Pensez-vous qu’il y ait une certaine crainte ou une sorte de spectre persistant de ce qui s’est passé en 2005, qui pourrait expliquer également une certaine réticence ou hésitation ?

Gérald Pandelon : Cela fait très certainement partie du problème. Malheureusement, compte tenu de l’aggravation de la situation, que nous l’acceptions ou le déplorions, il y a une alternative qui se présente. Il y a deux choix possibles. Soit nous souhaitons résoudre le problème, et cela nécessitera inévitablement l’utilisation de la violence. Une violence légitime qui impliquerait l’intervention de l’État dans les quartiers sensibles, que ce soit par le biais des forces de police ou même de l’armée.

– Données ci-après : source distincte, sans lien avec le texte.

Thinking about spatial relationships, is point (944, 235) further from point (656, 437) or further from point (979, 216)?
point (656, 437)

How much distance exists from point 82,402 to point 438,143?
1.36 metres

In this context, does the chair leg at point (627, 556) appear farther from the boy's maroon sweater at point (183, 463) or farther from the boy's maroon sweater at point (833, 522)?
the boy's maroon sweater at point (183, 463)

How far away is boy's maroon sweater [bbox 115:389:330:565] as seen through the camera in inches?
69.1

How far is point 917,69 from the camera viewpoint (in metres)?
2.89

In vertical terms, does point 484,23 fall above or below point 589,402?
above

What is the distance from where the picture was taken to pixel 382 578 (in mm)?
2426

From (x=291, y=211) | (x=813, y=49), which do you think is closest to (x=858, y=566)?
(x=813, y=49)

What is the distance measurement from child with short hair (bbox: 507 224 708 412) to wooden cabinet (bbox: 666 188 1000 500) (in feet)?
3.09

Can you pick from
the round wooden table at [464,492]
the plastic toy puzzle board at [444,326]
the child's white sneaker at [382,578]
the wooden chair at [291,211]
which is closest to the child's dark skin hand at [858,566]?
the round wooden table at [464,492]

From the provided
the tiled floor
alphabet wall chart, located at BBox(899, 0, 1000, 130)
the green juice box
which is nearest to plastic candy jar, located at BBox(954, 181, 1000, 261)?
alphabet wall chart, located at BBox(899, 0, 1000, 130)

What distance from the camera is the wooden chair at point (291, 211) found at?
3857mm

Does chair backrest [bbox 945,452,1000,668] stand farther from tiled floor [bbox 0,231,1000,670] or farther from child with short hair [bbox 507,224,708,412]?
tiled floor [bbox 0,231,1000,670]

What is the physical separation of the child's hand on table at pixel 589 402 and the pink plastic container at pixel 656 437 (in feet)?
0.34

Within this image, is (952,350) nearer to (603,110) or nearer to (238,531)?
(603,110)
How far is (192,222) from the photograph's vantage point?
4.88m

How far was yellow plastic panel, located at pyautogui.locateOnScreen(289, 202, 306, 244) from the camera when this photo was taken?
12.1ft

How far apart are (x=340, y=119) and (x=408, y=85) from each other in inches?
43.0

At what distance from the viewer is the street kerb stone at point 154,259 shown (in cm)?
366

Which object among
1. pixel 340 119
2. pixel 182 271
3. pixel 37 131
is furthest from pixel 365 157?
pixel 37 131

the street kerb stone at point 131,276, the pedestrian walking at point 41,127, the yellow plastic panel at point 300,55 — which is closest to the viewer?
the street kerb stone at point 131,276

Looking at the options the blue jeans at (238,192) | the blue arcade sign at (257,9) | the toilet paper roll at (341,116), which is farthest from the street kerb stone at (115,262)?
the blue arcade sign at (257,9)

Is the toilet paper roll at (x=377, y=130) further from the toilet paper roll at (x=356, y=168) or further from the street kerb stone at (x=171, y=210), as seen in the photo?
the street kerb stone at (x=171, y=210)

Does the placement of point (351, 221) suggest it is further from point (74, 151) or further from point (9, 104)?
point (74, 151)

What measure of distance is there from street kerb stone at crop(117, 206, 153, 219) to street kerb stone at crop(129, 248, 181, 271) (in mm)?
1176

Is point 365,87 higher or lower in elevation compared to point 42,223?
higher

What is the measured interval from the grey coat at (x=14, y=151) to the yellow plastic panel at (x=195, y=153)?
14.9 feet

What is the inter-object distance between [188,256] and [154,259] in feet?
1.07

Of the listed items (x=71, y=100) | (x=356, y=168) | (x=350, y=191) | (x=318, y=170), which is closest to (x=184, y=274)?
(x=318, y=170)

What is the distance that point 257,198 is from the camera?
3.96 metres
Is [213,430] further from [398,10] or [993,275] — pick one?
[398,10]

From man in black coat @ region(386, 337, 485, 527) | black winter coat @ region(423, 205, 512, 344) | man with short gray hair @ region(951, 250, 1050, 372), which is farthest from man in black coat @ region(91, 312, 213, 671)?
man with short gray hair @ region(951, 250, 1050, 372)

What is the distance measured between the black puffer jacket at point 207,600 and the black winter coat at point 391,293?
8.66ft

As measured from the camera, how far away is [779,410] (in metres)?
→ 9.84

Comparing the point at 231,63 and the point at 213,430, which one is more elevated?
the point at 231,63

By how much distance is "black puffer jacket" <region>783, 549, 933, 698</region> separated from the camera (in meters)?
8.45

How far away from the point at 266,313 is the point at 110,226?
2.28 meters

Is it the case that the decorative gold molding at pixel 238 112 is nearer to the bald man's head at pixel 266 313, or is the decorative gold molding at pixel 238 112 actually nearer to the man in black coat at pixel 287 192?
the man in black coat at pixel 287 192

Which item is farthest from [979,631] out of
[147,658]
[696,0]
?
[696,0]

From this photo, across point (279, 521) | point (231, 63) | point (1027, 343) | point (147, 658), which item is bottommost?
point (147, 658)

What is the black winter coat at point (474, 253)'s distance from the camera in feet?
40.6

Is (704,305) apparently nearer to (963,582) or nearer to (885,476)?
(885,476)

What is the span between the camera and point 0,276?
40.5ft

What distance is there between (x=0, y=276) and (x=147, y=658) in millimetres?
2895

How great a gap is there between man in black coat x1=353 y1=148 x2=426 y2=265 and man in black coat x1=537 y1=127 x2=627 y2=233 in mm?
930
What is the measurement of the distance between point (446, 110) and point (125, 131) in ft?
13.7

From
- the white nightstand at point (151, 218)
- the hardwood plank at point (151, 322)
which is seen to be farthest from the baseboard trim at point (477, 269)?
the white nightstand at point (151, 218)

Soit nous ne souhaitons pas réellement résoudre le problème, et dans ce cas, il faut cesser de croire que de simples mesures symboliques pourront tarir le trafic. C’est une question presque intellectuelle, voire philosophique, qui se pose à notre société. Voulons-nous réellement résoudre ce problème ? Est-ce que nous sommes réellement prêts, en France, pays des droits de l’homme, à prendre les mesures nécessaires ? Au cours de ces dix dernières années, les divers plans mis en place, tels que le Plan Cité ou les initiatives de Castaner, ont tous montré une inefficacité flagrante, selon de nombreuses personnes qui travaillent avec eux. Je leur ai dit : « Arrêtez de sous-estimer la situation. Ne prenez pas les gens pour des imbéciles. La situation est extrêmement grave.